Die Berlinale 2013 auf und mit critic.de
Was in den nächsten zehn Tagen zu erwarten ist.

Der erste Tag ist bereits vorüber, die Zeitlupen von Wong Kar-Wai sind überstanden. In den kommenden zehn Tagen gehen wir dafür in die Vollen: So viele Autoren wie in diesem Jahr waren noch nie zuvor im Einsatz. Im Voraus berichtete Danny Gronmaier bereits von einer überraschend experimentierfreudigen Perspektive Deutsches Kino. Und auch während des Festivals wird es täglich neue Kritiken geben. Frédéric Jaeger, Till Kadritzke, Michael Kienzl und Nino Klingler werden den Wettbewerb abdecken, der zu versprechen scheint, den starken 2012er Jahrgang gar toppen zu können. Der Blick auf die Nebensektionen soll allerdings nicht zu kurz kommen, einige Entdeckungen haben wir bereits empfohlen, weitere Berichte folgen. Die Nebenreihen begleiten wir mit der Unterstützung von Martin Gobbin, Lukas Stern und Sabine Weier.

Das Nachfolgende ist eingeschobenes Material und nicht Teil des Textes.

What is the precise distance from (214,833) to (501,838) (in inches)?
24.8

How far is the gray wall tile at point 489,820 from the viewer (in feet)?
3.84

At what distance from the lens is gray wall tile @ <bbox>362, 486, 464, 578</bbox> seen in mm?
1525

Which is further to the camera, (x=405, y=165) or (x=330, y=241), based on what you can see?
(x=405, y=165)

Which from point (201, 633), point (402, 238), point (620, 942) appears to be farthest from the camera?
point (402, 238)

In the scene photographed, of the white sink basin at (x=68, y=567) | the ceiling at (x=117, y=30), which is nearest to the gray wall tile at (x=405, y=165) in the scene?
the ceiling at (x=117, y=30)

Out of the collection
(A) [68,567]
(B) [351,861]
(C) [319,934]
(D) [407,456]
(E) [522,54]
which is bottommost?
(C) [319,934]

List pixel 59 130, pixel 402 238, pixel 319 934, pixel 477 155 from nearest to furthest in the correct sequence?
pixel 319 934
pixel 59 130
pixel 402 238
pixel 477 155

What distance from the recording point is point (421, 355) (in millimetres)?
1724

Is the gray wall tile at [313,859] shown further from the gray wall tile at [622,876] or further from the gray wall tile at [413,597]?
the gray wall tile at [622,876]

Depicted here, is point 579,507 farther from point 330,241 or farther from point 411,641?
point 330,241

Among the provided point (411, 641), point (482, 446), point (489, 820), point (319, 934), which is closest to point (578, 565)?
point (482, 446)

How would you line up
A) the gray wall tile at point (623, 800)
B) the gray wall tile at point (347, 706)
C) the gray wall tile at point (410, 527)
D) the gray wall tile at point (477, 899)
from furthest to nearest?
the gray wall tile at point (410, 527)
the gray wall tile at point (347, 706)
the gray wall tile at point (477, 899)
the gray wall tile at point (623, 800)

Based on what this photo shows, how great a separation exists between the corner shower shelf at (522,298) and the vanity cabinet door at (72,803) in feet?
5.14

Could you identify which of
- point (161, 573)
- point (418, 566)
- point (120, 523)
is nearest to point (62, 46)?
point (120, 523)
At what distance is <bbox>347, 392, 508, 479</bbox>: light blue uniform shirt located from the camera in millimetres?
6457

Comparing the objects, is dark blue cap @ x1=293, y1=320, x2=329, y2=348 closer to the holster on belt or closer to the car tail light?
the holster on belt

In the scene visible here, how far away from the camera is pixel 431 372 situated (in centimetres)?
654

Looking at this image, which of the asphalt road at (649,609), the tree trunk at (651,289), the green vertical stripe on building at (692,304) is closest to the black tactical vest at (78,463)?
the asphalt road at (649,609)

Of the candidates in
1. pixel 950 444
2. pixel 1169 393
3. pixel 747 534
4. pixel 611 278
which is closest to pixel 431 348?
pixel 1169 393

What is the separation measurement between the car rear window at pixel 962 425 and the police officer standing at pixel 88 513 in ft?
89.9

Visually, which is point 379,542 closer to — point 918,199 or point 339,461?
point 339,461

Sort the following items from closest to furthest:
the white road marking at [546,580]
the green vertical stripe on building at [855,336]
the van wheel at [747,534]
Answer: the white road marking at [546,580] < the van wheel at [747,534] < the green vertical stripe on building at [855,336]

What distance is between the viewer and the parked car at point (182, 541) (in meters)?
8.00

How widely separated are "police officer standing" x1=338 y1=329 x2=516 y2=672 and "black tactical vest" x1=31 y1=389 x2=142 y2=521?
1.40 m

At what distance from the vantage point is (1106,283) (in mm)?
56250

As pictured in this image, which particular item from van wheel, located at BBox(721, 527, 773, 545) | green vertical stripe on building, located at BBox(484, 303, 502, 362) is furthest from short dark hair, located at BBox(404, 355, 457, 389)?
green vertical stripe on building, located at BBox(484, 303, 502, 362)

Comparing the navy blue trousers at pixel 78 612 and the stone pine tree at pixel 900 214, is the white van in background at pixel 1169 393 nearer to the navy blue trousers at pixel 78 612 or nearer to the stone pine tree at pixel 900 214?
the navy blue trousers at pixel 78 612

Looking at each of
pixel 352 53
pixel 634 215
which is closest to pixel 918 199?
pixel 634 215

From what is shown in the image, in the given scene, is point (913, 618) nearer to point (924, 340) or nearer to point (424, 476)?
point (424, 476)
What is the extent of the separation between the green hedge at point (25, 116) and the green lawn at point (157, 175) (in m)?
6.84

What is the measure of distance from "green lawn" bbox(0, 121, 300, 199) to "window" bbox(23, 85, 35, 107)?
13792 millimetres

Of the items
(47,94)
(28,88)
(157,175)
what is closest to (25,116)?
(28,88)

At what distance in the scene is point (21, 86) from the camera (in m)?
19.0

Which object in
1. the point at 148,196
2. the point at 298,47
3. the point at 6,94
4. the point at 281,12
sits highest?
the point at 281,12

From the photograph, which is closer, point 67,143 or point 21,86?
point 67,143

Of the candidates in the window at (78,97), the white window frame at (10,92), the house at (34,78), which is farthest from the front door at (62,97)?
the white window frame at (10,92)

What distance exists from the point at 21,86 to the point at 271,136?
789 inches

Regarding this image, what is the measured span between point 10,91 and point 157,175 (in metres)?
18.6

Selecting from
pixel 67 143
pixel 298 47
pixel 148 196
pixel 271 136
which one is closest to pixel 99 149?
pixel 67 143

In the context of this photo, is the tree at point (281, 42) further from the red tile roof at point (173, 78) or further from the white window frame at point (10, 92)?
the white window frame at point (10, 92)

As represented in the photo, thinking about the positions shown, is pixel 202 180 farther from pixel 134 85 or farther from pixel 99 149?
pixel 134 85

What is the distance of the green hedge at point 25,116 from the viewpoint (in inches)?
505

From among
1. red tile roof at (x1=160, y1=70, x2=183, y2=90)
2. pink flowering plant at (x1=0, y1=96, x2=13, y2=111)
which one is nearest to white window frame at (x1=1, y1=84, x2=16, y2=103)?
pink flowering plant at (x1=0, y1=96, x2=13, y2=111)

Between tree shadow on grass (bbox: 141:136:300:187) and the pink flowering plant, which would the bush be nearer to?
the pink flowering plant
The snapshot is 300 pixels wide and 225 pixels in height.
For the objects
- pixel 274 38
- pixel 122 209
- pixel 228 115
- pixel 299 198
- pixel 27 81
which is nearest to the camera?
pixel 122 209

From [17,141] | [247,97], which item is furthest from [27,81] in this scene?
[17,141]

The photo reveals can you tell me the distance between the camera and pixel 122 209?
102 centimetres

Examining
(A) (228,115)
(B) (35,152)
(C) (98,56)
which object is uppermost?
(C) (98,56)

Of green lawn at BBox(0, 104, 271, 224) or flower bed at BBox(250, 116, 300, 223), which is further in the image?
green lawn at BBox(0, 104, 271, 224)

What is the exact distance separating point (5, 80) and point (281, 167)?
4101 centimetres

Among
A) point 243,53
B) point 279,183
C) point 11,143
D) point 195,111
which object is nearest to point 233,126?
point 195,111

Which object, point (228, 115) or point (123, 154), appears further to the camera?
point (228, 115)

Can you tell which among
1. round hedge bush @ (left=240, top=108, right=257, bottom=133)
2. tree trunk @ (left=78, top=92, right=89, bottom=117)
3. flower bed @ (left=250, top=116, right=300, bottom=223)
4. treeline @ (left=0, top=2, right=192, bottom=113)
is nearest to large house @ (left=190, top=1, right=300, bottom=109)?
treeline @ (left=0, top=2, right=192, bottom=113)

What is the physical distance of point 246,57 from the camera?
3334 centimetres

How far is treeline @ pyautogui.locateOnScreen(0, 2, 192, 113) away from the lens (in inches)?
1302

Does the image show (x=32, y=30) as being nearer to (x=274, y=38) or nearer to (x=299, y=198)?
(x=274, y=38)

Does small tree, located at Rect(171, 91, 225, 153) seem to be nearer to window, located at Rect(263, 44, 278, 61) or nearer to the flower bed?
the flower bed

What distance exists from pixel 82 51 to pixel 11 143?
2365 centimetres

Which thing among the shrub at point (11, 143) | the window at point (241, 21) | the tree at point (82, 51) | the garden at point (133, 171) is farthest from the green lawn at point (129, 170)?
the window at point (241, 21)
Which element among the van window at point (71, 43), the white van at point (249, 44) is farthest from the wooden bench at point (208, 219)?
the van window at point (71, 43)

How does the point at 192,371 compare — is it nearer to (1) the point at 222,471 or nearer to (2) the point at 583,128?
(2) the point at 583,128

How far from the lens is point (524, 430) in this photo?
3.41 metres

2013 ist für uns auch eine Premiere: Zum ersten Mal gibt es einen großangelegten Kritikerspiegel – zu finden unter berlinale.cc –, bei dem neben Autoren von critic.de und dem Team vom Perlentaucher auch die internationalen Online-Kritiker David Hudson (Fandor), Guy Lodge (HitFix), Andrew Grant (Filmmaker Magazine), Ekkehard Knörer (Cargo), Kevin B. Lee (Indiewire) und Julien Marsa (Critikat) beteiligt sind.
Wie bereits in den Vorjahren setzen wir unsere Partnerschaft mit dem Deutsch-Französischen Jugendwerk fort und betreiben den Blog Berlinale im Dialog, der die Jury vom „DFJW-Preis Dialogue en perspective“ begleitet. Auf dem Blog finden Sie deutsche und französische Beiträge von den Juroren, flankierende Kritiken aus der Feder von Michael Kienzl und Julien Marsa, sowie Fotos und Videos. Gefilmt werden die Begegnungen der Jury-Mitglieder mit den Regisseuren Thomas Arslan, Pia Marais und Ramon Zürcher.
Alle Berliner können sich außerdem den Donnerstag, 14. Februar, vormerken. Um 15:00 Uhr gibt es dann in der Deutschen Kinemathek auch wieder das alljährliche Werkstattgespräch des Deutsch-Französischen Jugendwerks (DFJW) und der Perspektive Deutsches Kino, moderiert von critic.de-Chefredakteur Frédéric Jaeger. Unter dem Titel „Tradition und Widerstand“ werden dort Volker Schlöndorff, Pia Marais, Bruno Dumont und Emily Atef über ihre Arbeit, Verbindungen zu anderen Filmemachern und politischen, sozialen sowie ästhetischen Widerstand im Kino diskutieren.